# Excerpted passage:
AI & ML Practical By Samson Tanimawo, PhD Published Jul 30, 2026 4 min read

Structured vs Unstructured Evals: When Each Wins

Multiple-choice evals are cheap and noisy. Free-form evals are expensive and informative. The decision rule for picking the right shape per task.

When structured evals win

Classification tasks. Spam-or-not, severity-1-to-5, intent-detection. The expected output is a label; structured evals score it perfectly.

Cost is cheap; can run thousands of cases per minute. Regression detection is fast and reliable.

Limitation: structured evals miss reasoning quality. The model can pick the right label for the wrong reason.

When unstructured evals win

Generation tasks. Summarisation, postmortem drafts, email replies. The expected output is open-ended; structured scoring misses what matters.

Use LLM-as-judge or human review. Slower and more expensive but captures quality dimensions that labels cannot.

Limitation: judge models are noisy. Calibrate against humans; expect 90%+ agreement, not 99%.

The hybrid that ships

Structured evals on every PR. Cheap, fast, catches obvious regressions.

Unstructured evals weekly or per-release. Expensive but catches subtle quality drifts.

Layer both. Structured is the loud floor; unstructured is the quiet ceiling.

Common mistakes

Using only structured evals on a generation task. The eval suite passes but quality has rotted; users notice before the team does.

Using only unstructured evals on a classification task. Expensive and slow when a multiple-choice eval would have caught the regression in seconds.

Pick the format by task type, not by team preference.

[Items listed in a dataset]
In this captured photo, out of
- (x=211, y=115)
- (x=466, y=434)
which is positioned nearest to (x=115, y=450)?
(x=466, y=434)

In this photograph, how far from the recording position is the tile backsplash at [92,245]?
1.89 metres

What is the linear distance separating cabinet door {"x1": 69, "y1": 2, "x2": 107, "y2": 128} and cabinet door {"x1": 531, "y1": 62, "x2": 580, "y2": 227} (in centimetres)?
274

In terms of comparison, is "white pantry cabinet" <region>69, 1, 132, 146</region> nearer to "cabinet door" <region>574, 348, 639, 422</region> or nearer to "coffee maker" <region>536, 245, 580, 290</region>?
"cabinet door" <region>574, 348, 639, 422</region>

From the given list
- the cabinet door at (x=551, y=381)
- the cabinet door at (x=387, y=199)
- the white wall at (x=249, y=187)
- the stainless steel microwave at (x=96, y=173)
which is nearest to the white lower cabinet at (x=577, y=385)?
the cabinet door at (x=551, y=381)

# Explore the material:
1. Please sum up the evals article in two sentences.
2. List the classification tasks that the evals article names as examples.

# Outputs by task:
1. Structured evals suit classification tasks, where they are cheap, fast and reliable at catching regressions but miss reasoning quality, while unstructured evals using LLM-as-judge or human review suit generation tasks and capture quality that labels cannot, at greater cost and with noisy judges. The recommended practice layers both, running structured evals on every PR and unstructured evals weekly or per release, and picks the format by task type rather than team preference.

2.
- Spam-or-not
- Severity-1-to-5
- Intent-detection